Floating Point type.
- reference.
  - This is quite technical.
- Floating point numbers are numbers with
  - A decimal point (3.14)
  - Or in scientific notation
    - Very small: 2.9834 x 10 ^-12
    - Very large: 9.856 x 10³⁴
  - There are two floating point types in java
    - float, a 32 bit number.
    - double, a 64 bit number.
  - These both conform to IEEE 754 (Institute of Electrical and Electronic Engineers) standard number 754.
    - This is an old technical standard, but works well.
    - And we will NOT discuss it here.
- Literals
  - All literals are double unless they end with a f
  - 0.1f, 1.0e-1f or 1.0E-1f are all acceptable.
  - So are 3e23f
  - 3f is acceptable as well.
  - I can place a d at the end to form a double.
  - There are more rules for literals, but we will skip them.
- Printing
  - Remember, %3.2f prints two decimal points.
  - And will rounded up.
  - %E and %e are used for scientific notation.

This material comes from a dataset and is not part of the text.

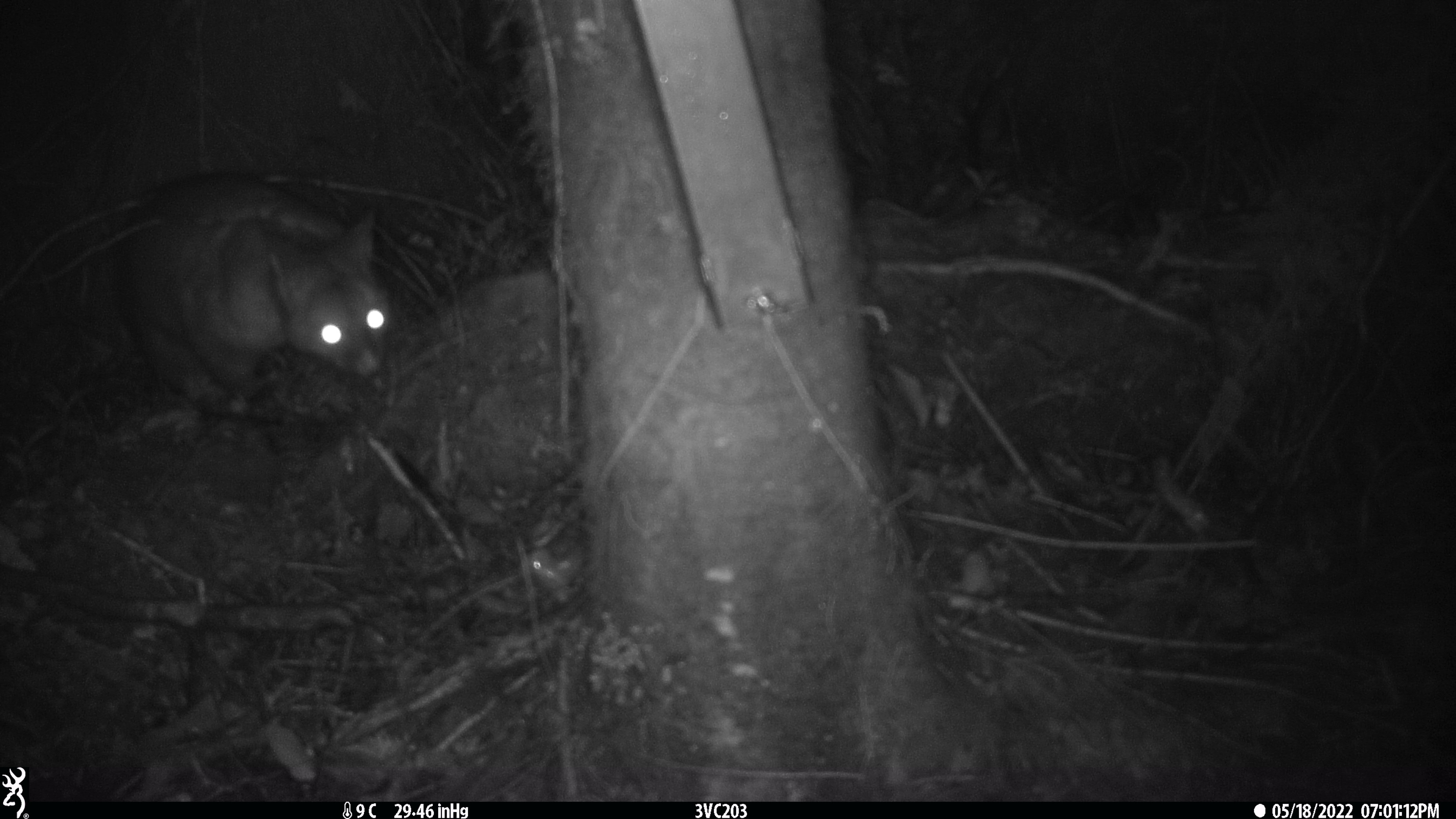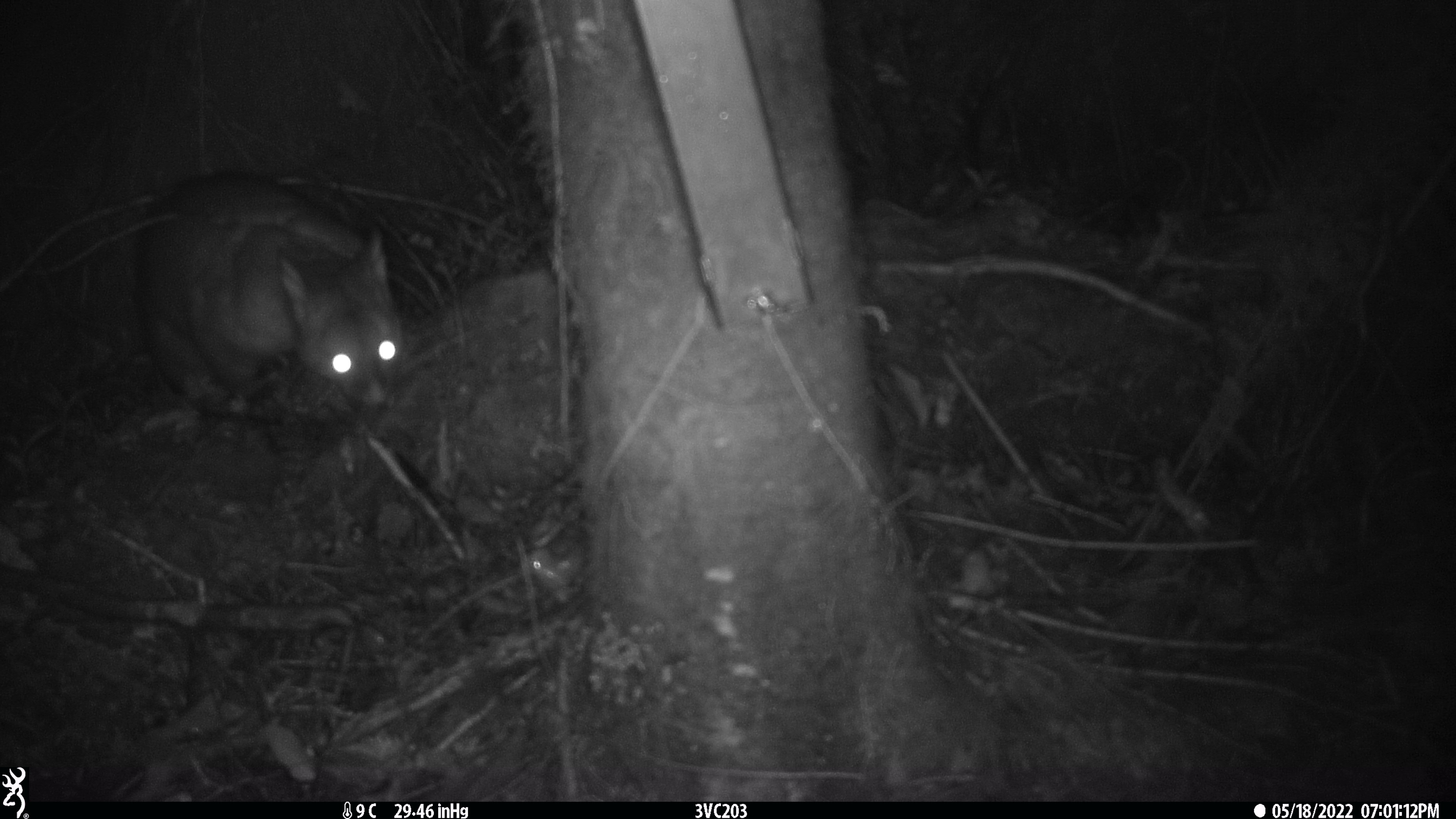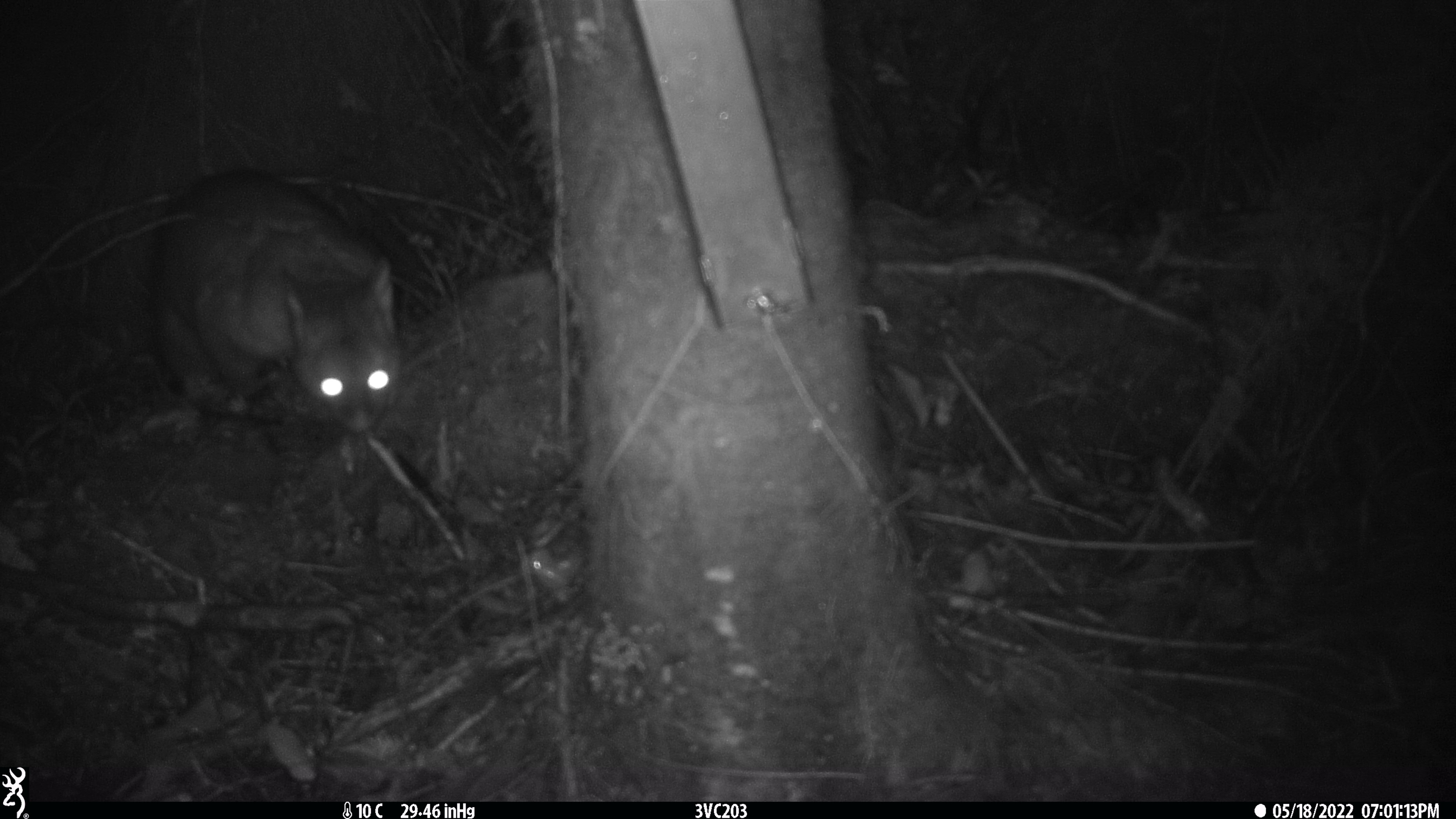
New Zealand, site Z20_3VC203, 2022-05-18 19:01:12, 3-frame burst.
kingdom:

Floating point operations.
- +,-,*,/ as you would expect.
  - Don't divide by 0.
  - Produces Infinity.
- % exists but I would not use it.
- ++ and -- as with integers.
- +=, -=, ...
The Math Library
- There is a mathematics library for java.
- Reference
- Some constant definitions (Math.PI, Math.E)
- MANY functions.
Problems :
- We have seen 1/0 produces infinity
  - There is also negative infinity
  - And 0.0f/0.0f produce nan
- We can't represent all numbers between any two floats.
- Look at Math.pow(2.0, 63.0);
  - ```
  double y;
  y = Math.pow(2.0,63.0);
  System.out.printf("%.0f\n",y);
               
```
- Real: 9223372036854775808
- Comp: 9223372036854776000
- Why
  - This is the scoreboard problem all over again.
  - We just ran out of digits, but this time we "put the error on the right."
  - This is a precision error.: the difference between a computed approximation and the exact result.
In conclusion:
- Choose double,
  - Reduces the chance/impact of overflow, precision errors.
  - floats might be slightly faster than doubles
  - But you are working in java, so use a double.
- Always be careful however, especially when dealing with very precise quantities.